William Turner Catledge (/ˈkætlᵻdʒ/; 1901–1983) was an American journalist, best known for his work at The New York Times. He was Managing Editor from 1952-1964, at which time he became the paper's first Executive Editor. After his retirement in 1968, he served briefly on the board of The New York Times company as a vice president. He published his autobiography, My Life and The Times, in 1971.
Catledge was born on March 17, 1901 to his parents, Lee Johnston Catledge and Willie Anna Turner, and older sister Bessie Lee Catledge, on his grandfather’s 900-acre (3.6 km2) farm in Ackerman, Mississippi. When he was three, his family moved to Philadelphia, Mississippi. After graduating from Philadelphia High School in 1918, he enrolled at Mississippi A&M with a science major.

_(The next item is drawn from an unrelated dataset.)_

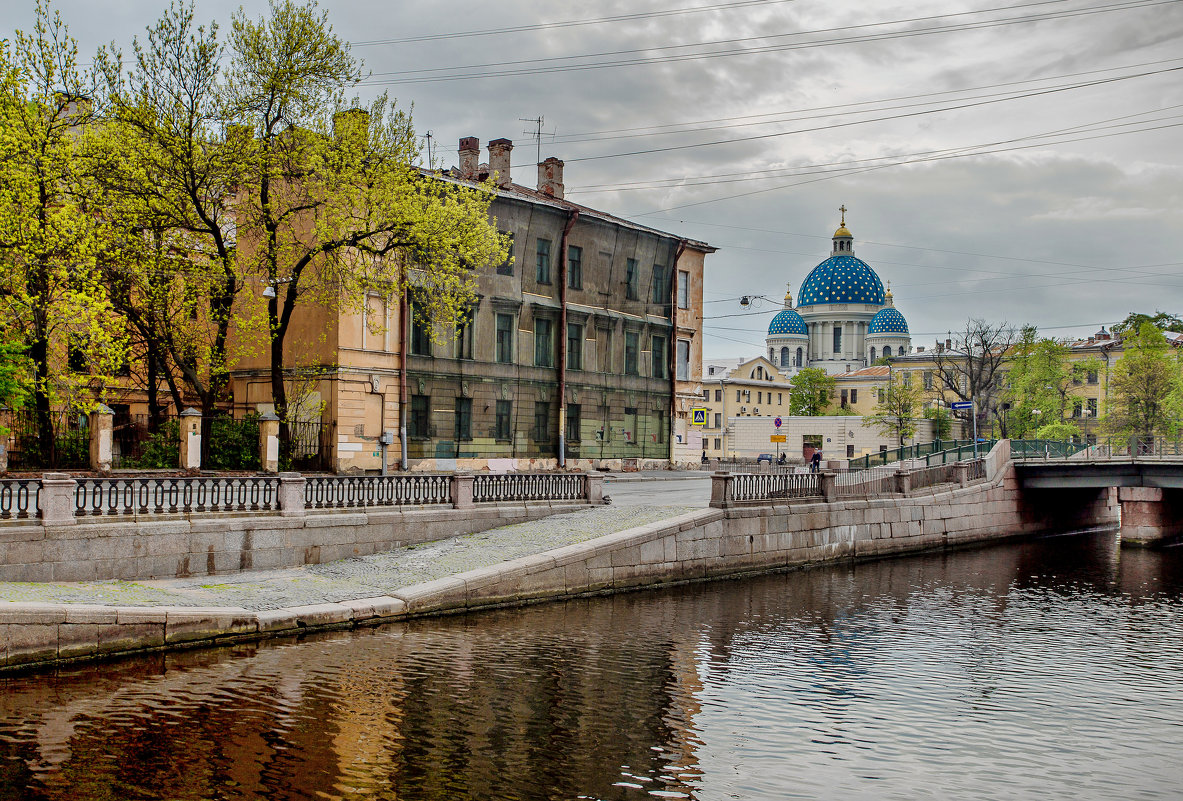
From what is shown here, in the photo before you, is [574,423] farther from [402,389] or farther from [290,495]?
[290,495]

Catledge's first news job was at fourteen years old for the Neshoba Democrat, setting type. After college, the Democrat offered him another job but instead he became editor of the Tunica Times (Tunica, Mississippi) in 1922, and later managing editor and mechanical superintendent of the Tupelo Journal (Tupelo, Mississippi). At the Journal he campaigned against the Ku Klux Klan, who were most active during this time period; in response, the Klan burned down the newspaper plant.
After Catledge lost his job due to the Tupelo Journal incident, he moved to Memphis, Tennessee; there, he worked for The Commercial Appeal, the city's daily newspaper.
Finally, in the spring of 1929, Catledge began working at The New York Times, starting in the New York bureau, until later when he began work in the company's Washington, D.C. bureau as a reporter covering the U.S. House of Representatives.